Dow 11,482.64 -161.85 -1.39%, Nasdaq 2,629 -39.12 -1.47%, S&P 500 1,209.10 -15.48 -1.26%
Gauges of financial and raw material companies had the biggest declines in the S&P 500 among 10 groups, falling at least 2.5 percent.
Wells Fargo, the largest U.S. home lender, lost 6.2 percent as third-quarter revenue dropped and margins narrowed. Alcoa Inc. and 3M Co. slumped more than 2.8 percent to pace losses among companies most-tied to the economy.
Citigroup Inc. rallied 0.6 percent to $28.58. The third- biggest U.S. bank said profit rose 74 percent, beating analysts’ estimates on a $1.9 billion accounting gain and a reduction in losses tied to soured loans.

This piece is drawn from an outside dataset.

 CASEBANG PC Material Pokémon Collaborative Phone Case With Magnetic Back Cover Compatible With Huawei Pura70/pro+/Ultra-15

Gannett slid 8.6 percent, the most in the S&P 500, to $10. The owner of 82 newspapers and 23 television stations reported third-quarter profit decreased 1.6 percent as publishing revenue, including advertising and circulation, declined 5.3 percent.

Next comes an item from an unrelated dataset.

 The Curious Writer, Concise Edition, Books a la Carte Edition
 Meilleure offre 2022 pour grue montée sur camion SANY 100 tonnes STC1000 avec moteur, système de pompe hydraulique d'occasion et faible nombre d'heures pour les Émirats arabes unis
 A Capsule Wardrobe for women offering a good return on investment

El Paso Corp. surged 24 percent to $24.26. The cash and stock offer is valued at $26.87 per El Paso share, or 37 percent more than the Oct. 14 closing price, Houston-based Kinder Morgan said in a statement yesterday. The combined company would have 67,000 miles (107,000 kilometers) of gas lines and eclipse Enterprise Products Partners LP as the biggest U.S. pipeline operator.